А потом объявляют: после антракта встреча со съемочной группой. Ну, мы с тобой, естественно, остаемся. Выходит режиссер, как зовут — не помню, милая такая женщина лет тридцати пяти, и пол-лица шляпой закрыто. Говорит о работе над фильмом, о философской концепции, а я слушаю и думаю, что сама такими же словами все бы и сказала, когда б поумнее была. Слушаю, как завороженная, а ты меня еще локтем в бок пихаешь: отомри, отомри! А потом народ на сцену повалил с цветами, и я туда же, как-то безотчетно, с общим порывом, без цветов, без ничего, а чувство-то распирает, и я вдруг ни с того ни с сего ей руку целую. Гляжу на ее руку — а на ней мои сигаретные шрамы, зажившие уже, затянувшиеся, почти незаметные. Я на нее глаза поднимаю — и вижу будто себя в зеркале, только лет на пятнадцать старше, килограмм на десять потоньше и в сильно облагороженном виде. Безо всяких этих, знаешь, хвостиков с аптекарской резинкой и обвислых свитеров до колена.

И народ вокруг нас как-то так незаметно рассосался, и остались на сцене она и я, а за спиной у нее афиша фильма с огромной детской фотографией — тоже я, только лет на пятнадцать младше.

Я на нее смотрю, лишившись дара речи, а она из-под своей шляпы глядит понимающе и улыбается, а глаза такие добрые, грустные, будто жалеет меня. И будто все про меня знает. Знает и молчит.

Да ты пей, я еще налью. Шоколадку еще бери. Не хочешь — как хочешь. Вообще-то в холодильнике сыр еще есть. Так я к чему все это говорю, Юлька? Я к тому, что шесть-то лет уже прошло. Девять осталось.

Короче, наливай.

 

ЦВЕТ

С чего уж, не знаю, рука дернулась нажать не ту кнопку, и пропали кенийские фламинго, и заглох расхлябанный переводчик вместе с британски-надменным оригиналом, и пропала буйно-зеленая растительность, веселые туристы на ужине и антилопы, уносящиеся вдаль.

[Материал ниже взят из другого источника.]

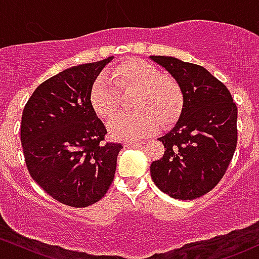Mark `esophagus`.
I'll return each instance as SVG.
<instances>
[{"instance_id":"esophagus-1","label":"esophagus","mask_w":259,"mask_h":259,"mask_svg":"<svg viewBox=\"0 0 259 259\" xmlns=\"http://www.w3.org/2000/svg\"><path fill=\"white\" fill-rule=\"evenodd\" d=\"M125 146H142L143 142H135V140H132V142H125Z\"/></svg>"}]
</instances>
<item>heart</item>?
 Masks as SVG:
<instances>
[{
	"mask_svg": "<svg viewBox=\"0 0 259 259\" xmlns=\"http://www.w3.org/2000/svg\"><path fill=\"white\" fill-rule=\"evenodd\" d=\"M115 80L122 90H140L135 103L139 111L119 113L109 121V132L116 139H143L158 130L159 120L169 124L182 113L184 95L180 85L149 62L134 60L120 65ZM119 100L120 91L114 81L104 74L96 77L90 90L95 113L108 119L116 111Z\"/></svg>",
	"mask_w": 259,
	"mask_h": 259,
	"instance_id": "1",
	"label": "heart"
}]
</instances>
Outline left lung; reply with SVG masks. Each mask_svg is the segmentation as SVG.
<instances>
[{
  "label": "left lung",
  "instance_id": "8db88e82",
  "mask_svg": "<svg viewBox=\"0 0 259 259\" xmlns=\"http://www.w3.org/2000/svg\"><path fill=\"white\" fill-rule=\"evenodd\" d=\"M150 59L177 80L184 95L176 126L158 139L165 151L151 163V179L174 199H195L226 174L238 139V109L227 86L203 66L170 56Z\"/></svg>",
  "mask_w": 259,
  "mask_h": 259
}]
</instances>
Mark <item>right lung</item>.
Masks as SVG:
<instances>
[{"label":"right lung","instance_id":"1","mask_svg":"<svg viewBox=\"0 0 259 259\" xmlns=\"http://www.w3.org/2000/svg\"><path fill=\"white\" fill-rule=\"evenodd\" d=\"M113 59L50 77L23 109L21 144L28 173L49 195L70 207L99 202L116 170L122 145L104 143L108 132L90 104L94 81Z\"/></svg>","mask_w":259,"mask_h":259}]
</instances>
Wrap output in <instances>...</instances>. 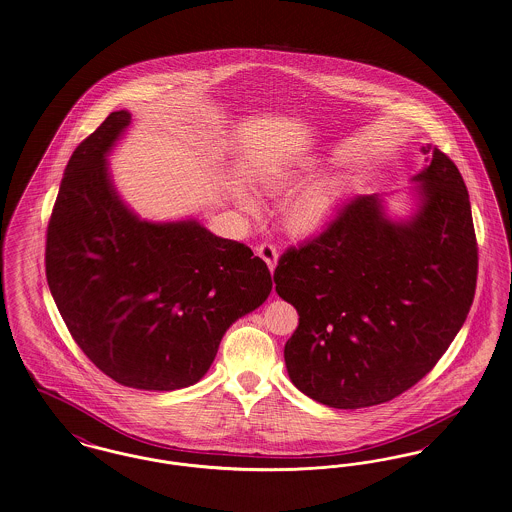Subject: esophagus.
Returning a JSON list of instances; mask_svg holds the SVG:
<instances>
[{"label":"esophagus","instance_id":"34e87169","mask_svg":"<svg viewBox=\"0 0 512 512\" xmlns=\"http://www.w3.org/2000/svg\"><path fill=\"white\" fill-rule=\"evenodd\" d=\"M256 254L268 264L269 271H273L275 269V264H277V258H279V252H277V248L273 246V244H260L258 248H256Z\"/></svg>","mask_w":512,"mask_h":512}]
</instances>
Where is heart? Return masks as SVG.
<instances>
[{
    "mask_svg": "<svg viewBox=\"0 0 512 512\" xmlns=\"http://www.w3.org/2000/svg\"><path fill=\"white\" fill-rule=\"evenodd\" d=\"M316 175V163L302 162L285 167H271L262 175V187L271 196L291 194ZM349 181L341 177H323L308 185L287 206L285 225L295 237H312L323 231L335 216L341 200L349 194ZM244 210L258 214V204L248 194L241 196Z\"/></svg>",
    "mask_w": 512,
    "mask_h": 512,
    "instance_id": "heart-1",
    "label": "heart"
}]
</instances>
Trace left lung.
Here are the masks:
<instances>
[{
  "instance_id": "obj_1",
  "label": "left lung",
  "mask_w": 512,
  "mask_h": 512,
  "mask_svg": "<svg viewBox=\"0 0 512 512\" xmlns=\"http://www.w3.org/2000/svg\"><path fill=\"white\" fill-rule=\"evenodd\" d=\"M412 181L418 208L391 219L379 194L347 204L273 273L298 312L285 345L296 389L331 408L387 403L449 349L476 293L478 244L468 190L441 150Z\"/></svg>"
}]
</instances>
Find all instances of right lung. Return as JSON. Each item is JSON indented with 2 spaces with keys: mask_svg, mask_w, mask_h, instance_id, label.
I'll use <instances>...</instances> for the list:
<instances>
[{
  "mask_svg": "<svg viewBox=\"0 0 512 512\" xmlns=\"http://www.w3.org/2000/svg\"><path fill=\"white\" fill-rule=\"evenodd\" d=\"M131 125L113 111L65 167L46 239V277L82 352L117 383L194 385L225 331L266 302L273 279L243 243L196 219L154 223L113 187L108 156Z\"/></svg>",
  "mask_w": 512,
  "mask_h": 512,
  "instance_id": "right-lung-1",
  "label": "right lung"
}]
</instances>
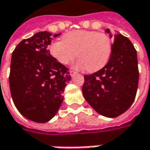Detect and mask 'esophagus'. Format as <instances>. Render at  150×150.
I'll return each mask as SVG.
<instances>
[{"label":"esophagus","mask_w":150,"mask_h":150,"mask_svg":"<svg viewBox=\"0 0 150 150\" xmlns=\"http://www.w3.org/2000/svg\"><path fill=\"white\" fill-rule=\"evenodd\" d=\"M76 73H77V72H76V71H70V75H71V77H72V76H74V75H75V74H76Z\"/></svg>","instance_id":"esophagus-1"}]
</instances>
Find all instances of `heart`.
Returning <instances> with one entry per match:
<instances>
[{"mask_svg": "<svg viewBox=\"0 0 150 150\" xmlns=\"http://www.w3.org/2000/svg\"><path fill=\"white\" fill-rule=\"evenodd\" d=\"M111 50L112 42L107 34L86 30L69 32L62 36V41L52 42L49 46L50 54L60 64L67 65L77 56L74 67L91 72L107 63Z\"/></svg>", "mask_w": 150, "mask_h": 150, "instance_id": "obj_1", "label": "heart"}]
</instances>
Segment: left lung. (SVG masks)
I'll return each instance as SVG.
<instances>
[{"label":"left lung","mask_w":150,"mask_h":150,"mask_svg":"<svg viewBox=\"0 0 150 150\" xmlns=\"http://www.w3.org/2000/svg\"><path fill=\"white\" fill-rule=\"evenodd\" d=\"M106 32L110 33L107 28ZM139 72L137 50L121 34H115L107 64L93 74L84 75V99L102 116L122 115L135 100Z\"/></svg>","instance_id":"8db88e82"}]
</instances>
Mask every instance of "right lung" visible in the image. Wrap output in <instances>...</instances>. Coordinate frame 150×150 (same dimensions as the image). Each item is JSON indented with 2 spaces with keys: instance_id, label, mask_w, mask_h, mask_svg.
<instances>
[{
  "instance_id": "1",
  "label": "right lung",
  "mask_w": 150,
  "mask_h": 150,
  "mask_svg": "<svg viewBox=\"0 0 150 150\" xmlns=\"http://www.w3.org/2000/svg\"><path fill=\"white\" fill-rule=\"evenodd\" d=\"M51 35L39 32L23 40L11 56L9 84L13 103L24 117L40 123L56 115L71 79L68 69L50 54Z\"/></svg>"
}]
</instances>
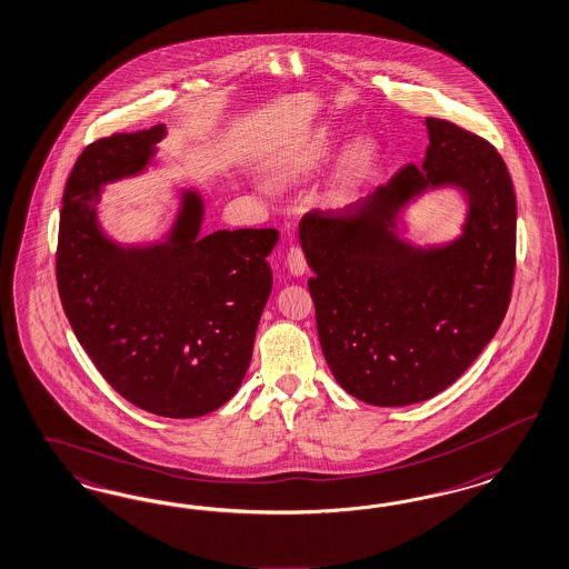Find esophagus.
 Here are the masks:
<instances>
[{
  "label": "esophagus",
  "instance_id": "34e87169",
  "mask_svg": "<svg viewBox=\"0 0 569 569\" xmlns=\"http://www.w3.org/2000/svg\"><path fill=\"white\" fill-rule=\"evenodd\" d=\"M287 266L292 277H303L308 272V261L301 251V247H291L287 253Z\"/></svg>",
  "mask_w": 569,
  "mask_h": 569
}]
</instances>
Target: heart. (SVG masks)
Masks as SVG:
<instances>
[{"label":"heart","instance_id":"1","mask_svg":"<svg viewBox=\"0 0 569 569\" xmlns=\"http://www.w3.org/2000/svg\"><path fill=\"white\" fill-rule=\"evenodd\" d=\"M341 147V130L320 124L303 132L291 146L284 147L272 163V180L277 184H295L320 172ZM378 162V143L370 134H361L345 149L335 174L339 191L356 189Z\"/></svg>","mask_w":569,"mask_h":569}]
</instances>
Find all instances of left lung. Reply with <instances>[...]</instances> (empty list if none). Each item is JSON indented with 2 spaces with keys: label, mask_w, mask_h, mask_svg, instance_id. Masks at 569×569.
<instances>
[{
  "label": "left lung",
  "mask_w": 569,
  "mask_h": 569,
  "mask_svg": "<svg viewBox=\"0 0 569 569\" xmlns=\"http://www.w3.org/2000/svg\"><path fill=\"white\" fill-rule=\"evenodd\" d=\"M422 166L337 211H308L299 243L326 363L363 403L403 407L451 387L480 356L511 299L516 196L503 158L453 122L426 118ZM435 190L467 201L460 234L411 244L405 213Z\"/></svg>",
  "instance_id": "left-lung-1"
}]
</instances>
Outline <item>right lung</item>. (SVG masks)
Listing matches in <instances>:
<instances>
[{
	"mask_svg": "<svg viewBox=\"0 0 569 569\" xmlns=\"http://www.w3.org/2000/svg\"><path fill=\"white\" fill-rule=\"evenodd\" d=\"M166 127L87 147L66 182L58 291L66 318L101 376L132 406L199 418L234 397L251 363L272 291L274 228L201 234L206 203L179 189L172 224L151 243L120 244L103 230V187L158 166Z\"/></svg>",
	"mask_w": 569,
	"mask_h": 569,
	"instance_id": "right-lung-1",
	"label": "right lung"
}]
</instances>
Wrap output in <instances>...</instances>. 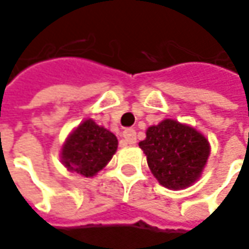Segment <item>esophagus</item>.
Here are the masks:
<instances>
[{
    "label": "esophagus",
    "mask_w": 249,
    "mask_h": 249,
    "mask_svg": "<svg viewBox=\"0 0 249 249\" xmlns=\"http://www.w3.org/2000/svg\"><path fill=\"white\" fill-rule=\"evenodd\" d=\"M137 141V133L134 129H126L123 131V144H134Z\"/></svg>",
    "instance_id": "esophagus-1"
}]
</instances>
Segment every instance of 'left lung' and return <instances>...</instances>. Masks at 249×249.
<instances>
[{
	"instance_id": "left-lung-1",
	"label": "left lung",
	"mask_w": 249,
	"mask_h": 249,
	"mask_svg": "<svg viewBox=\"0 0 249 249\" xmlns=\"http://www.w3.org/2000/svg\"><path fill=\"white\" fill-rule=\"evenodd\" d=\"M139 145L147 155L149 169L159 184L170 190L196 183L211 152L204 134L173 119L148 127L147 137Z\"/></svg>"
}]
</instances>
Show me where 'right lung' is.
Listing matches in <instances>:
<instances>
[{
    "label": "right lung",
    "mask_w": 249,
    "mask_h": 249,
    "mask_svg": "<svg viewBox=\"0 0 249 249\" xmlns=\"http://www.w3.org/2000/svg\"><path fill=\"white\" fill-rule=\"evenodd\" d=\"M116 149L118 139L113 133L86 119L66 139L61 158L68 170L91 177L108 165Z\"/></svg>",
    "instance_id": "1"
}]
</instances>
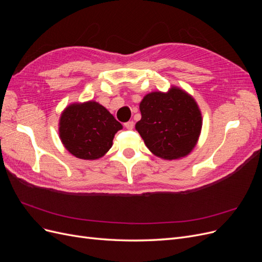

И явилось серое небо, сползающий с крыши снег и стены в облезлой штукатурке. И воспитательницы в куцых модах начала семидесятых. И неуклюжие мешочки — серая клеточка, красные шарфики, шапка на шапку, галоши да валенки. Неизбежная цигейка, горка, фанерные лопатки, заледеневший сопливый нос.

И дернулась было снова жать кнопку — вернуться в Найроби, где белая гостиница, где яркий базарчик, где автобус, увозящий к траве, — невозможной, изумрудной траве, в которой ходят бесшумные звери. И не смогла, зацепившись больно за эту самую кривенькую горку, мокрые варежки и смертный детсадовский бой на лопатках.

Это и забудешь — так придет ненароком, пусть даже из старого докфильма, и окружит со всех сторон: пальчики в зеленке, капроновые банты, масляные зайцы с морквами на голубой стене. Шарики на кровати и сползающие колготки. И запахнет хлоркой, рисовой кашей, ячменным кофе с молоком и земляничным мылом в умывальнике.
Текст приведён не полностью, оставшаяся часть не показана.